Time to geek out for a few minutes.

It’s really cool to think about important topics and come up with intelligent ideas about them.  It’s also really cool to think about completely unimportant topics and do the same.  Well kids, take off your pants and offer a warm hello to the lovely paradox of what would happen if Pinocchio said “my nose is growing now.”

This is a variant of the liar paradox, which reads “this sentence is false.”  The liar paradox attempts to assign a binary true/false value to the statement but can’t accurately do so.  If the liar paradox were to be true, then it would be false, which would make it true, etc..

For the wooden puppet, if he says it will grow, he’s lying, because his nose only grows when he’s lying. But if he’s lying, then it would grow, which would mean he’s telling the truth. And such.

Another way of thinking about it, as stated well on its Wikipedia page, “The Pinocchio paradox causes Pinocchio’s nose to grow if and only if it does not grow.” This, my friends, is “mind rape.” Like I said, pants off.

Call me Eubulides

The quote above comes from Dr. Peter Eldridge-Smith, whose 11 year-old smartypants daughter first posed the paradox to her father so his mind would suffocate and he wouldn’t notice her feeding Brussels sprouts to the dog.

The chief element to notice is the necessity of the word “now” in the Pinocchio variation of the paradox. Just saying “my nose will grow” would be bullcrap, as it doesn’t state any sort of time constraint, and therefore can’t be proven true or untrue at the time of the statement being made.  Pinocchio could tell a lie later,  his nose would then grow, and his original statement would be easily true. And who cares about that?  Assigning “now” forces the statement to possess a true or false quality at that instant, initiating the paradox. 

There is not one unified “solution” to the paradox. There are a number of theories or methods of approaching the problem, though. You can haz my solutions:

  • Everything would collapse in upon itself and Bush would be re-elected to a third term.
  • Everyone’s body grows slowly, so it’s never a lie. (Wrong. He’s wood.)
  • “Bitch would die.” – Found that one as a user comment on some random website. Made me chuckle.
  • A semantic argument begins about the meaning of “now.”
  • A character argument begins about his honesty – everyone knows his schnoz grows when lying.  But do we know that it implicitly grows only when lying, leaving no other means of growing his nose?  Do we know what happens when he tells the truth?  Perhaps he could just be making an honest claim.
  • Another character argument begins about Pinocchio’s nose only growing due to lies where he is attempting deceit, because he is a shady little douche, not just when he’s wrong about something.  He’s not trying to shank anyone with this statement, therefore it wouldn’t qualify for a nose-grower.
  • Similarly, Pinocchio doesn’t know what the hell he’s talking about, making him less liar and more bad prophet.  See this graphic.
  • The conflicting motions of his nose attempting to grow because he’s lying, and attempting to shrink because he is also telling the truth, would cause a black hole that destroys all life.
  • Peter Bishop never existed.
  • Q sends the Enterprise crew hundreds of light years away to the J-25 sector where they are nearly destroyed by the Borg.

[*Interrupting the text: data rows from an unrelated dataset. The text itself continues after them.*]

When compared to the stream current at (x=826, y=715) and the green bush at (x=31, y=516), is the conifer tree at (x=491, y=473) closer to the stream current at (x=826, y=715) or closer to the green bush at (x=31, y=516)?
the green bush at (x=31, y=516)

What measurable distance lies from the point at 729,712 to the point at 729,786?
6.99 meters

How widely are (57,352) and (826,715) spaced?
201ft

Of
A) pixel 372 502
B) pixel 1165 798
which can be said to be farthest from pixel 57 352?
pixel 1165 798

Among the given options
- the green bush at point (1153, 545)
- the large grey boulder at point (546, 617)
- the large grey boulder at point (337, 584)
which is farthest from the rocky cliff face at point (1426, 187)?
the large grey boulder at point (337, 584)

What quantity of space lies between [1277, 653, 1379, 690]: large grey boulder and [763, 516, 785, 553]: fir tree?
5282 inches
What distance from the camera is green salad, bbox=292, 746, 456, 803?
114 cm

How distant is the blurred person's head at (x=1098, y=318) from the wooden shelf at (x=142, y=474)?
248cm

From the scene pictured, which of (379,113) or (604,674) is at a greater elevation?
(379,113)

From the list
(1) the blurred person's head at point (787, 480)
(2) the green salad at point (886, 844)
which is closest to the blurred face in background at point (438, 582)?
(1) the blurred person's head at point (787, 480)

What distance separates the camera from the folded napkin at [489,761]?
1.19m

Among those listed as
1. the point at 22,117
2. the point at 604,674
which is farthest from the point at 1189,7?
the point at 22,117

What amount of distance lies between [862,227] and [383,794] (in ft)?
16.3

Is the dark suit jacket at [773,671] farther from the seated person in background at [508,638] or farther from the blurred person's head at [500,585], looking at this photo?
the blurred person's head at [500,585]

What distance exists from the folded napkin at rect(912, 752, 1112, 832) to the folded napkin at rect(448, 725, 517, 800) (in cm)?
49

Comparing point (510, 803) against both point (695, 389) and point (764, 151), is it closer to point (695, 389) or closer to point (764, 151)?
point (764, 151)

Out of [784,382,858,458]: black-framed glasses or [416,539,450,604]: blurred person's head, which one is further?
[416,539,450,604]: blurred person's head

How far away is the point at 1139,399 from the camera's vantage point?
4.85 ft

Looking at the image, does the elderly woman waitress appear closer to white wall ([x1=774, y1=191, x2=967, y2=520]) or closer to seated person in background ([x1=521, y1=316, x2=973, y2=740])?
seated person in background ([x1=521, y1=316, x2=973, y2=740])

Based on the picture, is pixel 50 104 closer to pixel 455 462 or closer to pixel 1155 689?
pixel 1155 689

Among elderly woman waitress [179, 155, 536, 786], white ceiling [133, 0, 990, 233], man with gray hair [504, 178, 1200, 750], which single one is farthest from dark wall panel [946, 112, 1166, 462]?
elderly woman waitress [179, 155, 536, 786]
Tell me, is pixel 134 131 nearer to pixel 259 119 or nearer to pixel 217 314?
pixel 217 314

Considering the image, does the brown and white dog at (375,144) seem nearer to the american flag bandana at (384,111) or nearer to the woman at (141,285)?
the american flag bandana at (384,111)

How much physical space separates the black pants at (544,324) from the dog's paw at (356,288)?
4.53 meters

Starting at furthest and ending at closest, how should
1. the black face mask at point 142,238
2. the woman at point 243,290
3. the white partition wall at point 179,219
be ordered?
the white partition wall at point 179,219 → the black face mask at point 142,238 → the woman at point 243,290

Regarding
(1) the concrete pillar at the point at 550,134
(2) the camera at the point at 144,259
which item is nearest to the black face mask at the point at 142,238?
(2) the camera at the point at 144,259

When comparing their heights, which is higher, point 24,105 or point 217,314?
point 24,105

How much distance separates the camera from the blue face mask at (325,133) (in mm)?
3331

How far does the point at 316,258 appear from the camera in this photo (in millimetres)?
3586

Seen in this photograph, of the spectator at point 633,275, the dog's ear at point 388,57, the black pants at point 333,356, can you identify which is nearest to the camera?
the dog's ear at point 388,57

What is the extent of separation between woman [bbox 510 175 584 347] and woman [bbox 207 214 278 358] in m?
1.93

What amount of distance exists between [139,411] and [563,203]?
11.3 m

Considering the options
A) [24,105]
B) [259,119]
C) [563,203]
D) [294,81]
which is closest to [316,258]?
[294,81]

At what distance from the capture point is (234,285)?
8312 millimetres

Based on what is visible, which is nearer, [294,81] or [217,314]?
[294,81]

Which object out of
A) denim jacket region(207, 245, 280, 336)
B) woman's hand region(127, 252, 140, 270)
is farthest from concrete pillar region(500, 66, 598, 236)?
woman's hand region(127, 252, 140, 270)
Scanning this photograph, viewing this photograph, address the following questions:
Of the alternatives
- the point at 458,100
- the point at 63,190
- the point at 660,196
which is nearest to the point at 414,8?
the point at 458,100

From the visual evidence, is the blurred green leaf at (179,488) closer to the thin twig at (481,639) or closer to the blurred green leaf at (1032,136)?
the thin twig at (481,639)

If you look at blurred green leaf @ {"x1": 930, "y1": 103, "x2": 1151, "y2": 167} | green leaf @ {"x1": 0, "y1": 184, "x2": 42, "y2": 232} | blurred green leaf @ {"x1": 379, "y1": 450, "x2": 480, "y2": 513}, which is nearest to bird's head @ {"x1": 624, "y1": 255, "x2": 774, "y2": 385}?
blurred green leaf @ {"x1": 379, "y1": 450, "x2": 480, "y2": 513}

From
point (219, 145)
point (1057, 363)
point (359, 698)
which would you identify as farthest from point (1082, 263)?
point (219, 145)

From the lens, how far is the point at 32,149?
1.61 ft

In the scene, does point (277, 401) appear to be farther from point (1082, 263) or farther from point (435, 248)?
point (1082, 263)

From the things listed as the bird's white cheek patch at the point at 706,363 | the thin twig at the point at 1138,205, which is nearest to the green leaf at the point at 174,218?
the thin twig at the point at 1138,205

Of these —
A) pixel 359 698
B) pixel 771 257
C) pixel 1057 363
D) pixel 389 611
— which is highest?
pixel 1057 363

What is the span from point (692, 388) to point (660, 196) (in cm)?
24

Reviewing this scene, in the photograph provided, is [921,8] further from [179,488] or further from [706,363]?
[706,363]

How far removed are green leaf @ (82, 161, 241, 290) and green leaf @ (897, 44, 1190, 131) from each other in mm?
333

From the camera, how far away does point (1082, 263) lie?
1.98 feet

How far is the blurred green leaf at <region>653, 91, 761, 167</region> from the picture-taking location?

I personally vote for the answer that discusses his intention.  He’s not being malicious, so it doesn’t count.  It’s sort of a cheap way around solving the actual paradox based on a lack of definition in the literary source, but such methods are really the only ways of solving a paradox.  Or it’s not a paradox.  And then what would have been the point of this?  You’d still have your pants on!


This post was not created by composting. This post has no interest in Amanda Knox. This post thanks you for being courteous in the library. This post is BPA-free.